Prevention money spent elsewhere, organizations say

By Jonathan M. Katz, Associated Press | December 1, 2005

WASHINGTON -- Just a fraction of the money that states received from tobacco settlements and taxes is being used to prevent smoking, advocacy groups reported in a study yesterday.

The report, ''A Broken Promise to Our Children," was released by the Campaign for Tobacco-Free Kids, American Heart Association, American Cancer Society, and American Lung Association.

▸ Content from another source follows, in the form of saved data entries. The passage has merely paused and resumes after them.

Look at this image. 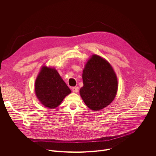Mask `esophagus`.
Listing matches in <instances>:
<instances>
[{"mask_svg":"<svg viewBox=\"0 0 156 156\" xmlns=\"http://www.w3.org/2000/svg\"><path fill=\"white\" fill-rule=\"evenodd\" d=\"M72 90L73 91V93H78L79 91V87L77 86H75L72 87Z\"/></svg>","mask_w":156,"mask_h":156,"instance_id":"1","label":"esophagus"}]
</instances>
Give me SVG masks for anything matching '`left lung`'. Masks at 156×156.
Here are the masks:
<instances>
[{"label":"left lung","mask_w":156,"mask_h":156,"mask_svg":"<svg viewBox=\"0 0 156 156\" xmlns=\"http://www.w3.org/2000/svg\"><path fill=\"white\" fill-rule=\"evenodd\" d=\"M82 78L83 86L80 94L90 109L100 110L114 101L118 81L112 66L105 59L93 55L85 65Z\"/></svg>","instance_id":"1"}]
</instances>
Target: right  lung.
<instances>
[{"mask_svg": "<svg viewBox=\"0 0 156 156\" xmlns=\"http://www.w3.org/2000/svg\"><path fill=\"white\" fill-rule=\"evenodd\" d=\"M35 93L40 102L49 108L58 107L71 90L54 68L43 66L35 81Z\"/></svg>", "mask_w": 156, "mask_h": 156, "instance_id": "right-lung-1", "label": "right lung"}]
</instances>
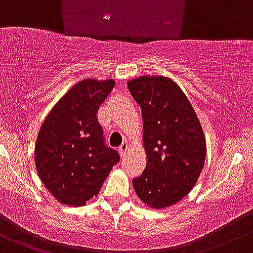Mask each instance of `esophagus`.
<instances>
[{"label": "esophagus", "instance_id": "34e87169", "mask_svg": "<svg viewBox=\"0 0 253 253\" xmlns=\"http://www.w3.org/2000/svg\"><path fill=\"white\" fill-rule=\"evenodd\" d=\"M129 148H130V146H129V144L126 143V141H124V143H123L122 145L119 146V153H120V155L124 156L125 154H126V153H128V151H129Z\"/></svg>", "mask_w": 253, "mask_h": 253}]
</instances>
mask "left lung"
Here are the masks:
<instances>
[{
    "label": "left lung",
    "instance_id": "8db88e82",
    "mask_svg": "<svg viewBox=\"0 0 253 253\" xmlns=\"http://www.w3.org/2000/svg\"><path fill=\"white\" fill-rule=\"evenodd\" d=\"M140 105L148 163L133 179L136 195L154 209L171 206L196 184L206 158L203 128L180 86L167 77L128 82Z\"/></svg>",
    "mask_w": 253,
    "mask_h": 253
}]
</instances>
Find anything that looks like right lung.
<instances>
[{"instance_id": "right-lung-1", "label": "right lung", "mask_w": 253, "mask_h": 253, "mask_svg": "<svg viewBox=\"0 0 253 253\" xmlns=\"http://www.w3.org/2000/svg\"><path fill=\"white\" fill-rule=\"evenodd\" d=\"M115 85L85 79L72 86L43 122L36 144V168L62 204L82 206L99 192L120 156L105 144L98 109Z\"/></svg>"}]
</instances>
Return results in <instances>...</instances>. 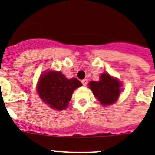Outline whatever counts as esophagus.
Here are the masks:
<instances>
[{"label": "esophagus", "mask_w": 155, "mask_h": 155, "mask_svg": "<svg viewBox=\"0 0 155 155\" xmlns=\"http://www.w3.org/2000/svg\"><path fill=\"white\" fill-rule=\"evenodd\" d=\"M81 82H82L83 85L86 86L87 85V84H88V80H87V79H84V80H83Z\"/></svg>", "instance_id": "esophagus-1"}]
</instances>
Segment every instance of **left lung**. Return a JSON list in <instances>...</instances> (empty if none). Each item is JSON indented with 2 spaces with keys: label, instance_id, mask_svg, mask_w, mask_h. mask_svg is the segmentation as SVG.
Here are the masks:
<instances>
[{
  "label": "left lung",
  "instance_id": "1",
  "mask_svg": "<svg viewBox=\"0 0 155 155\" xmlns=\"http://www.w3.org/2000/svg\"><path fill=\"white\" fill-rule=\"evenodd\" d=\"M88 86L101 106H110L118 100L122 84L108 73H102L99 81H90Z\"/></svg>",
  "mask_w": 155,
  "mask_h": 155
}]
</instances>
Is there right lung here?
Wrapping results in <instances>:
<instances>
[{"label":"right lung","mask_w":155,"mask_h":155,"mask_svg":"<svg viewBox=\"0 0 155 155\" xmlns=\"http://www.w3.org/2000/svg\"><path fill=\"white\" fill-rule=\"evenodd\" d=\"M81 85V82L75 78L67 79L60 71H49L41 75L37 93L51 109L63 110L68 106L73 92Z\"/></svg>","instance_id":"add662e5"}]
</instances>
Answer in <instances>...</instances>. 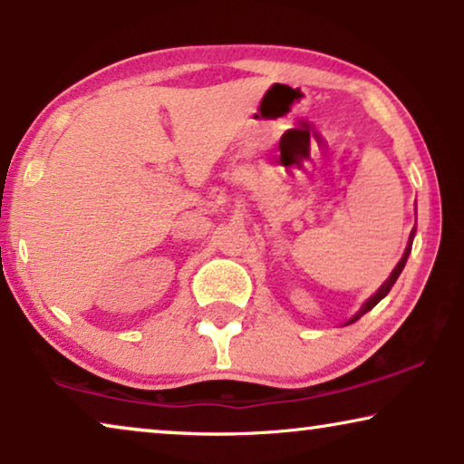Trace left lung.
<instances>
[{
	"instance_id": "8db88e82",
	"label": "left lung",
	"mask_w": 464,
	"mask_h": 464,
	"mask_svg": "<svg viewBox=\"0 0 464 464\" xmlns=\"http://www.w3.org/2000/svg\"><path fill=\"white\" fill-rule=\"evenodd\" d=\"M414 232H416V230H411V234H410V243H408V246H405V253H403V257L399 259V264L395 266V270L391 272V276L386 278V281H384L382 285H380V289L376 291V294H373V295L370 297V300H367V302L363 304V308H361L359 313L353 316V319H348V321H346V325H351V323L359 321L361 316H363V314L367 313V310H372L373 306H376V304H378L380 300H382V297H384L386 294H389L391 287H392V285H395V281H397V278H399V275H401V270H403L405 262H408V256H410V251H411V240H414Z\"/></svg>"
}]
</instances>
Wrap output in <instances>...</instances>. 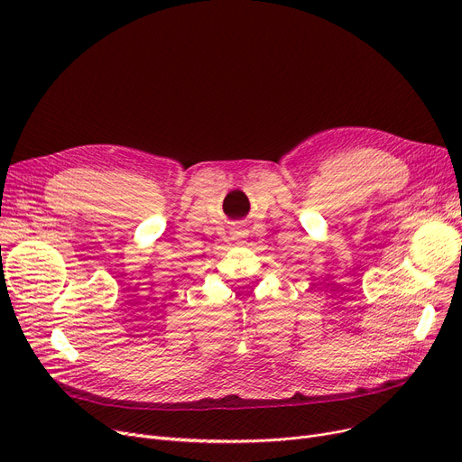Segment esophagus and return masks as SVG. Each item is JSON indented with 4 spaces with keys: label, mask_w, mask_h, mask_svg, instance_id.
Returning <instances> with one entry per match:
<instances>
[{
    "label": "esophagus",
    "mask_w": 462,
    "mask_h": 462,
    "mask_svg": "<svg viewBox=\"0 0 462 462\" xmlns=\"http://www.w3.org/2000/svg\"><path fill=\"white\" fill-rule=\"evenodd\" d=\"M236 239H239V237H245V230H239V232H236V236H234Z\"/></svg>",
    "instance_id": "obj_1"
}]
</instances>
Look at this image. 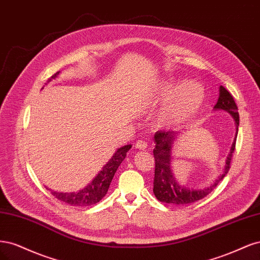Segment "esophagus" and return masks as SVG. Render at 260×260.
Here are the masks:
<instances>
[{"instance_id": "esophagus-1", "label": "esophagus", "mask_w": 260, "mask_h": 260, "mask_svg": "<svg viewBox=\"0 0 260 260\" xmlns=\"http://www.w3.org/2000/svg\"><path fill=\"white\" fill-rule=\"evenodd\" d=\"M135 147H136V149H138V150H146V149H147V147H148V145H147V142H146V141H144V140H139V141H137V142H136Z\"/></svg>"}]
</instances>
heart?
<instances>
[{"instance_id": "obj_1", "label": "heart", "mask_w": 260, "mask_h": 260, "mask_svg": "<svg viewBox=\"0 0 260 260\" xmlns=\"http://www.w3.org/2000/svg\"><path fill=\"white\" fill-rule=\"evenodd\" d=\"M204 90L196 81L177 82L164 79L156 85L149 99L150 106H165L158 115L157 126L173 129L188 123L200 110L203 104Z\"/></svg>"}]
</instances>
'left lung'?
<instances>
[{
  "label": "left lung",
  "mask_w": 260,
  "mask_h": 260,
  "mask_svg": "<svg viewBox=\"0 0 260 260\" xmlns=\"http://www.w3.org/2000/svg\"><path fill=\"white\" fill-rule=\"evenodd\" d=\"M214 111H224L229 113L236 123V136L230 148V152L225 158L223 173L211 185L205 188L192 189L186 186H182L176 179L172 171V160L173 150L175 142L178 141L180 132L169 131L156 132L154 135L155 148L153 149V155L155 161L154 170V181H153V193L160 202L173 204V205H187L194 203L197 201L205 198L208 193L214 190V188L222 180L225 175L228 174L230 169V162L232 153L236 149V140L238 136L239 128V112L238 107L234 103V99L229 91L223 86L219 87V97L217 104L214 107Z\"/></svg>",
  "instance_id": "obj_1"
}]
</instances>
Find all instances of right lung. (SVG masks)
<instances>
[{"instance_id": "right-lung-1", "label": "right lung", "mask_w": 260, "mask_h": 260, "mask_svg": "<svg viewBox=\"0 0 260 260\" xmlns=\"http://www.w3.org/2000/svg\"><path fill=\"white\" fill-rule=\"evenodd\" d=\"M59 73L60 71L54 74L53 77L49 79V81L55 80L58 75H59ZM131 148L132 145H125L116 150L112 157L103 167V170L95 176V178L91 180L86 187L77 192H57L51 190L52 194L58 200H60L62 202L68 203L69 205L72 206L83 207L98 203L99 201L107 194L109 186H110L116 170L119 169L120 164L123 162Z\"/></svg>"}]
</instances>
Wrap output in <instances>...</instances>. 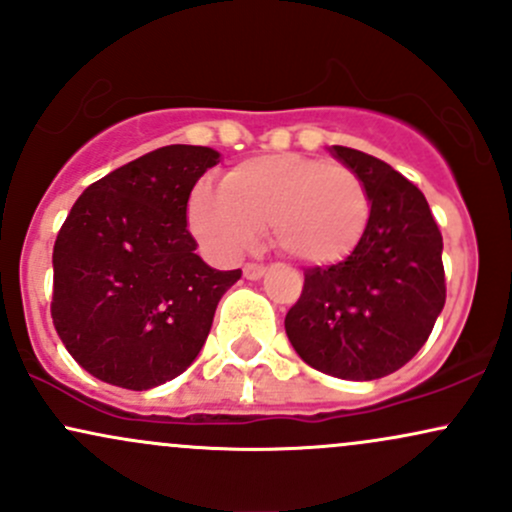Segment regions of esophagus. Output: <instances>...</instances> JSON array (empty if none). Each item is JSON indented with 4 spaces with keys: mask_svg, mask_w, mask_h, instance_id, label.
Wrapping results in <instances>:
<instances>
[{
    "mask_svg": "<svg viewBox=\"0 0 512 512\" xmlns=\"http://www.w3.org/2000/svg\"><path fill=\"white\" fill-rule=\"evenodd\" d=\"M243 274H245V279L257 281V279H262L264 267H262V264H257V262H248V264H245V267H243Z\"/></svg>",
    "mask_w": 512,
    "mask_h": 512,
    "instance_id": "34e87169",
    "label": "esophagus"
}]
</instances>
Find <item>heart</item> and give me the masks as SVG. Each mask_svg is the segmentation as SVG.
Here are the masks:
<instances>
[{
    "instance_id": "obj_1",
    "label": "heart",
    "mask_w": 512,
    "mask_h": 512,
    "mask_svg": "<svg viewBox=\"0 0 512 512\" xmlns=\"http://www.w3.org/2000/svg\"><path fill=\"white\" fill-rule=\"evenodd\" d=\"M368 219L370 197L354 170L298 154L238 163L223 187L199 182L187 204L192 233L219 257L248 252L269 226L284 255L332 264L354 252Z\"/></svg>"
}]
</instances>
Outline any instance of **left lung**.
Returning <instances> with one entry per match:
<instances>
[{
    "mask_svg": "<svg viewBox=\"0 0 512 512\" xmlns=\"http://www.w3.org/2000/svg\"><path fill=\"white\" fill-rule=\"evenodd\" d=\"M330 154L366 185L368 228L346 260L305 272L284 325L308 366L378 380L416 356L443 310V236L424 192L395 168L349 146Z\"/></svg>",
    "mask_w": 512,
    "mask_h": 512,
    "instance_id": "8db88e82",
    "label": "left lung"
}]
</instances>
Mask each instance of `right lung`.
I'll return each mask as SVG.
<instances>
[{"label":"right lung","mask_w":512,"mask_h":512,"mask_svg":"<svg viewBox=\"0 0 512 512\" xmlns=\"http://www.w3.org/2000/svg\"><path fill=\"white\" fill-rule=\"evenodd\" d=\"M221 161L209 146L170 144L88 185L52 250V322L93 378L151 390L202 351L240 269L197 255L187 199Z\"/></svg>","instance_id":"obj_1"}]
</instances>
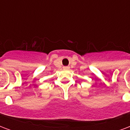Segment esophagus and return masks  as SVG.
Returning a JSON list of instances; mask_svg holds the SVG:
<instances>
[{
	"mask_svg": "<svg viewBox=\"0 0 130 130\" xmlns=\"http://www.w3.org/2000/svg\"><path fill=\"white\" fill-rule=\"evenodd\" d=\"M63 69H64V70H69V69H70V67H69V66H64V67H63Z\"/></svg>",
	"mask_w": 130,
	"mask_h": 130,
	"instance_id": "34e87169",
	"label": "esophagus"
}]
</instances>
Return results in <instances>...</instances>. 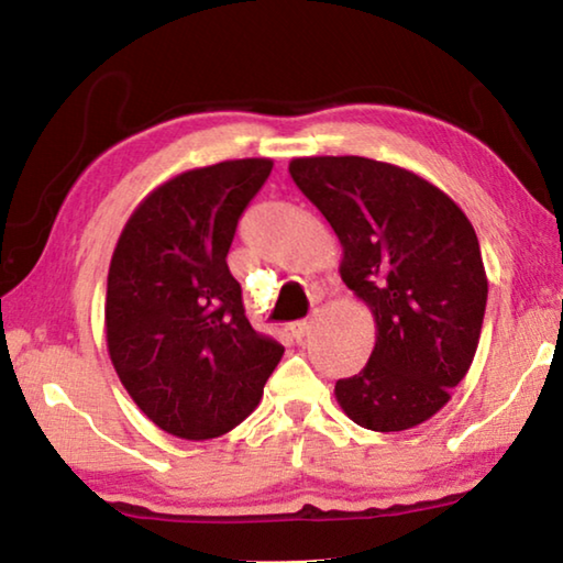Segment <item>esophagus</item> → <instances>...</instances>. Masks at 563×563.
Segmentation results:
<instances>
[{
  "mask_svg": "<svg viewBox=\"0 0 563 563\" xmlns=\"http://www.w3.org/2000/svg\"><path fill=\"white\" fill-rule=\"evenodd\" d=\"M310 328H312L310 320H298V322H290L288 330H290V335H292L295 342H302L305 335H308V332H310Z\"/></svg>",
  "mask_w": 563,
  "mask_h": 563,
  "instance_id": "1",
  "label": "esophagus"
}]
</instances>
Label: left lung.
<instances>
[{
  "mask_svg": "<svg viewBox=\"0 0 563 563\" xmlns=\"http://www.w3.org/2000/svg\"><path fill=\"white\" fill-rule=\"evenodd\" d=\"M288 170L338 235L342 283L375 318L373 355L338 379V405L365 430H412L450 402L479 345L489 283L470 218L385 161L302 156Z\"/></svg>",
  "mask_w": 563,
  "mask_h": 563,
  "instance_id": "left-lung-1",
  "label": "left lung"
}]
</instances>
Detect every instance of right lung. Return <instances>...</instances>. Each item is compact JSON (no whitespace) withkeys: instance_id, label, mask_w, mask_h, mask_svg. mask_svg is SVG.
<instances>
[{"instance_id":"add662e5","label":"right lung","mask_w":563,"mask_h":563,"mask_svg":"<svg viewBox=\"0 0 563 563\" xmlns=\"http://www.w3.org/2000/svg\"><path fill=\"white\" fill-rule=\"evenodd\" d=\"M271 170V158L188 168L151 190L113 247L109 357L141 412L178 440H216L241 424L285 352L251 328L225 263L238 218Z\"/></svg>"}]
</instances>
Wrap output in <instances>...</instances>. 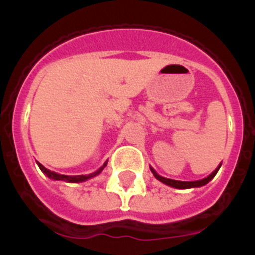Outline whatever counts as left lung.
<instances>
[{"label": "left lung", "mask_w": 255, "mask_h": 255, "mask_svg": "<svg viewBox=\"0 0 255 255\" xmlns=\"http://www.w3.org/2000/svg\"><path fill=\"white\" fill-rule=\"evenodd\" d=\"M220 170V167L216 168L213 172L209 175V176H207L206 179L203 180H198V181H177V180H171V179H166V177H162L159 176L158 173L155 172L153 168H150V171L153 172V175H154V177L157 180H159L161 182H163V184H166V185L168 186H172V188H176V189H190V188H199V186H203L206 185L207 182L211 181L213 177L216 176V173H217V171Z\"/></svg>", "instance_id": "obj_1"}]
</instances>
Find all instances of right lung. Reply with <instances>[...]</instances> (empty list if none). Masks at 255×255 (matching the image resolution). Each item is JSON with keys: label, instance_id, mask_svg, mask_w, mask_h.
Masks as SVG:
<instances>
[{"label": "right lung", "instance_id": "1", "mask_svg": "<svg viewBox=\"0 0 255 255\" xmlns=\"http://www.w3.org/2000/svg\"><path fill=\"white\" fill-rule=\"evenodd\" d=\"M106 164L107 163L103 164L102 167H101L98 171H96V172L89 173V175H80V176H66V175H60V173H56V172H53V171H49L48 168L44 167L43 164L38 163V166H39L40 170L46 173L47 176L51 177V179H53V180H61V181H67V182H82V181H85V180H88V179H91V177H94V176H97V175H100V173L103 171V168L106 167Z\"/></svg>", "mask_w": 255, "mask_h": 255}]
</instances>
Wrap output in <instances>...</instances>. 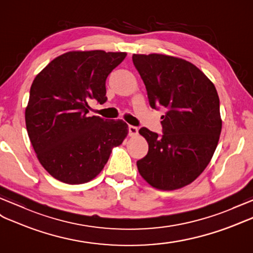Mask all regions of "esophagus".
<instances>
[{
  "label": "esophagus",
  "instance_id": "obj_1",
  "mask_svg": "<svg viewBox=\"0 0 253 253\" xmlns=\"http://www.w3.org/2000/svg\"><path fill=\"white\" fill-rule=\"evenodd\" d=\"M128 134H130V136H135V135H137L138 127L134 126H128Z\"/></svg>",
  "mask_w": 253,
  "mask_h": 253
}]
</instances>
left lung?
<instances>
[{
  "label": "left lung",
  "instance_id": "8db88e82",
  "mask_svg": "<svg viewBox=\"0 0 253 253\" xmlns=\"http://www.w3.org/2000/svg\"><path fill=\"white\" fill-rule=\"evenodd\" d=\"M152 108L162 106L161 136L147 127L138 131L149 149L136 162L151 187L170 191L193 182L213 156L222 120L214 84L189 61L171 55L133 54Z\"/></svg>",
  "mask_w": 253,
  "mask_h": 253
}]
</instances>
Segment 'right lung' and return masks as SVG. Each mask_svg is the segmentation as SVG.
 I'll return each instance as SVG.
<instances>
[{"instance_id":"right-lung-1","label":"right lung","mask_w":253,"mask_h":253,"mask_svg":"<svg viewBox=\"0 0 253 253\" xmlns=\"http://www.w3.org/2000/svg\"><path fill=\"white\" fill-rule=\"evenodd\" d=\"M126 57V52L69 51L34 78L27 131L40 163L55 179L69 184L92 180L126 137L123 120L88 116L90 100L107 101L106 78Z\"/></svg>"}]
</instances>
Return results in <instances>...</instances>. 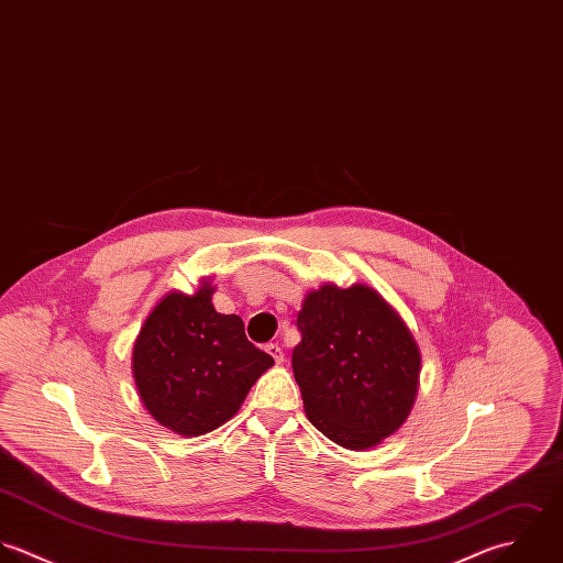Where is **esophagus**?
<instances>
[{"instance_id": "34e87169", "label": "esophagus", "mask_w": 563, "mask_h": 563, "mask_svg": "<svg viewBox=\"0 0 563 563\" xmlns=\"http://www.w3.org/2000/svg\"><path fill=\"white\" fill-rule=\"evenodd\" d=\"M266 352L275 358V363H277V365H282V363H284V350H282L277 343H268V345H266Z\"/></svg>"}]
</instances>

Some $551 million is allocated for tobacco-use prevention programs in the 2006 budget year, the study said. That pales in comparison with the $1.6 billion recommended by the Centers for Disease Control and Prevention, said Vince Willmore, spokesman for the campaign.

Even that amount would represent a small part of the $21.3 billion available to states this year from the 1998 tobacco settlement and state tobacco taxes.

Only Maine, Colorado, Delaware, and Mississippi spend at least the minimum levels recommended, the study said.

Massachusetts is spending $4.3 million on prevention programs, just 12 percent of the CDC's minimum recommendation of $35.24 million.

Michigan, Missouri, New Hampshire, South Carolina, Tennessee, and the District of Columbia spend no state funds at all, the report found, while 30 other states fund at less than half of the recommended amount.

States use tobacco-related funds to pay off budget shortfalls, and for capital campaigns and construction projects, the report said.

States also get prevention money from the CDC. The funding average is about $1 million per state, said Dr. David Nelson of the CDC.

State minimums, based on population size and need, range from $7.3 million for Wyoming to about $165 million for California.

Ballot initiatives forcing states to spend tobacco tax or settlement money on prevention programs could solve these shortfalls in the future, advocates said.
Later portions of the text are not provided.